[PROBLEM DETAILS] Reproduce everything in the material from the line containing "Studying green shrub" down to the end of the material, keeping each line unchanged.

Spatial reasoning dataset excerpts:

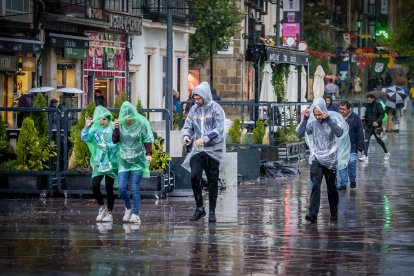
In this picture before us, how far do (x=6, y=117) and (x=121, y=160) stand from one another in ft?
65.5

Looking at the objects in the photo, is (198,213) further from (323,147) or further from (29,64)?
(29,64)

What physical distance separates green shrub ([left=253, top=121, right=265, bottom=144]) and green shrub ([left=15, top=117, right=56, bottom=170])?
8834 millimetres

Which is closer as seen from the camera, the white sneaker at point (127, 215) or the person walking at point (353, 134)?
the white sneaker at point (127, 215)

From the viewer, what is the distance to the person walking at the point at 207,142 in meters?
17.5

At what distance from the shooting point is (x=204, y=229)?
16578 mm

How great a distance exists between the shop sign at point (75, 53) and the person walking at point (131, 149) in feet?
80.7

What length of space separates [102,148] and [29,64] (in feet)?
73.0

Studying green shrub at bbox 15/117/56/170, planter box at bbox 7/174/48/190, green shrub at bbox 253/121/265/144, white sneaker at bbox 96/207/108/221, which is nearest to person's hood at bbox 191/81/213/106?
white sneaker at bbox 96/207/108/221

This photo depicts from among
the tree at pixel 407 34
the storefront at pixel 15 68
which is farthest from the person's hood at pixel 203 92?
the tree at pixel 407 34

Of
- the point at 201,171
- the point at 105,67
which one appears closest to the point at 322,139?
the point at 201,171

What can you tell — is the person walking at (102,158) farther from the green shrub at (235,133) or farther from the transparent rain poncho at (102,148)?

[WRITTEN REPLY]
Studying green shrub at bbox 15/117/56/170, planter box at bbox 7/174/48/190, green shrub at bbox 253/121/265/144, white sneaker at bbox 96/207/108/221, which is nearest to person's hood at bbox 191/81/213/106?
white sneaker at bbox 96/207/108/221

This photo depicts from among
the tree at pixel 407 34
the storefront at pixel 15 68
which is farthest from the person's hood at pixel 203 92?
the tree at pixel 407 34

Of
- the point at 201,171
- the point at 105,67
which one appears closest to the point at 322,139?
the point at 201,171

What can you tell — is the person walking at (102,158) farther from the green shrub at (235,133) or farther from the transparent rain poncho at (102,148)?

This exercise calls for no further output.